# WRITTEN INSTRUCTION
Rewrite the rows below, replacing every occurrence of "camera" with "lens" and changing nothing else. Leave the pictures out of your answer.

# DATASET
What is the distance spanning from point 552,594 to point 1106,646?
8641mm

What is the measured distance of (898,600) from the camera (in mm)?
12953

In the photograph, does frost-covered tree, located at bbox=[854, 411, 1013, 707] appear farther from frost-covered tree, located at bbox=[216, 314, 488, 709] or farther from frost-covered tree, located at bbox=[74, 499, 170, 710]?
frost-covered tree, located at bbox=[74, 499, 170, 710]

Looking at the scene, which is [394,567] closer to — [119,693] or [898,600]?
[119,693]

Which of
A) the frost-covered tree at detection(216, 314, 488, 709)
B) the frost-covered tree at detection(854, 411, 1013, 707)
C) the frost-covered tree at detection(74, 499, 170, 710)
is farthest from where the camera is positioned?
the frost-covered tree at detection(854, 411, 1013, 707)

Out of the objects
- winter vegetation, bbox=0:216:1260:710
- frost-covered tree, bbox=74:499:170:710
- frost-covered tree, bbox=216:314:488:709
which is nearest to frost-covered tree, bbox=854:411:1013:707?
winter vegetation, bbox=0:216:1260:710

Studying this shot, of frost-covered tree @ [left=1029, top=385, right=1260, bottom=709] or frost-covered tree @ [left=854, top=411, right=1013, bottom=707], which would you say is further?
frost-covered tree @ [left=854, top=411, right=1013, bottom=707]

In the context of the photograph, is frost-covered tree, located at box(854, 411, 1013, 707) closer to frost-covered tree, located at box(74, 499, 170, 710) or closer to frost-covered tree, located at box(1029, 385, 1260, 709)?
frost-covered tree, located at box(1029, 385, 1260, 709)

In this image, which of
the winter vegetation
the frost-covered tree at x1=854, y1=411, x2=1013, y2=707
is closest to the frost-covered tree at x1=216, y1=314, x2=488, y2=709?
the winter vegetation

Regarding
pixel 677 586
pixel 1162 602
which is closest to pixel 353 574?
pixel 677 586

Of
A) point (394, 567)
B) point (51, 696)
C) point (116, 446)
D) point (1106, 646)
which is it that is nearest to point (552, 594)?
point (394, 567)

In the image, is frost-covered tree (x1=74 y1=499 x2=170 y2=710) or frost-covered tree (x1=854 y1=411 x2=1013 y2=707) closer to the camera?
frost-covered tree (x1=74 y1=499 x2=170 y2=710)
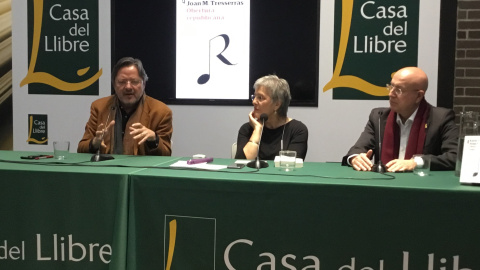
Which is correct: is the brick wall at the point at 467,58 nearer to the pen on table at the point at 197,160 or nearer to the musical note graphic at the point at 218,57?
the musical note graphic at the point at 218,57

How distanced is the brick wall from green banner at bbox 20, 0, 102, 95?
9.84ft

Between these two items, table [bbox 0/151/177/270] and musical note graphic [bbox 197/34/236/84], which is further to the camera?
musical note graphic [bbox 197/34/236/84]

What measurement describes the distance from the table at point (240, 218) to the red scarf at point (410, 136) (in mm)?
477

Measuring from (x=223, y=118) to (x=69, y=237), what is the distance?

# ANSWER IN FULL
What is the distance spanning from point 552,594 to point 1106,646?
8641mm

What is the measured distance of (898,600) from the lens (in mm)?
12953

In the photograph, does frost-covered tree, located at bbox=[854, 411, 1013, 707] appear farther from frost-covered tree, located at bbox=[216, 314, 488, 709] or farther from frost-covered tree, located at bbox=[74, 499, 170, 710]?
frost-covered tree, located at bbox=[74, 499, 170, 710]

Looking at the scene, which is [394,567] closer to — [119,693] or [898,600]?
[119,693]

Which of
A) the frost-covered tree at detection(216, 314, 488, 709)
B) the frost-covered tree at detection(854, 411, 1013, 707)
C) the frost-covered tree at detection(74, 499, 170, 710)
is farthest from where the lens is positioned?
the frost-covered tree at detection(854, 411, 1013, 707)

Out of the objects
- winter vegetation, bbox=0:216:1260:710
- frost-covered tree, bbox=74:499:170:710
- frost-covered tree, bbox=216:314:488:709
which is nearest to frost-covered tree, bbox=854:411:1013:707?
winter vegetation, bbox=0:216:1260:710

Studying this shot, of frost-covered tree @ [left=1029, top=385, right=1260, bottom=709] or frost-covered tree @ [left=854, top=411, right=1013, bottom=707], which would you say is further?
frost-covered tree @ [left=854, top=411, right=1013, bottom=707]

In the context of the photograph, is frost-covered tree, located at box(854, 411, 1013, 707) closer to frost-covered tree, located at box(74, 499, 170, 710) or closer to frost-covered tree, located at box(1029, 385, 1260, 709)?
frost-covered tree, located at box(1029, 385, 1260, 709)

In this image, which of
the winter vegetation
the frost-covered tree at x1=854, y1=411, x2=1013, y2=707
is closest to the frost-covered tree at x1=216, y1=314, x2=488, y2=709?
the winter vegetation

Regarding
pixel 677 586
pixel 1162 602
which is closest to pixel 353 574?
pixel 677 586

Of
A) point (394, 567)
B) point (51, 696)
C) point (116, 446)
D) point (1106, 646)
which is it that is nearest to point (552, 594)?
point (394, 567)

In the image, is frost-covered tree (x1=74 y1=499 x2=170 y2=710) or frost-covered tree (x1=854 y1=411 x2=1013 y2=707) closer to the lens?
frost-covered tree (x1=74 y1=499 x2=170 y2=710)
Which is correct: is the brick wall at the point at 467,58 nearer to the pen on table at the point at 197,160 or nearer to the musical note graphic at the point at 218,57?
the musical note graphic at the point at 218,57

How distanced is the brick wall from green banner at bbox 20, 0, 102, 95?
9.84ft

Between these two items, table [bbox 0/151/177/270] and musical note graphic [bbox 197/34/236/84], which is further to the lens?
musical note graphic [bbox 197/34/236/84]

What measurement describes the distance from the table at point (240, 218) to the red scarf at point (410, 136) (in mm)?
477

Measuring from (x=223, y=118) to (x=69, y=237), what is the distance?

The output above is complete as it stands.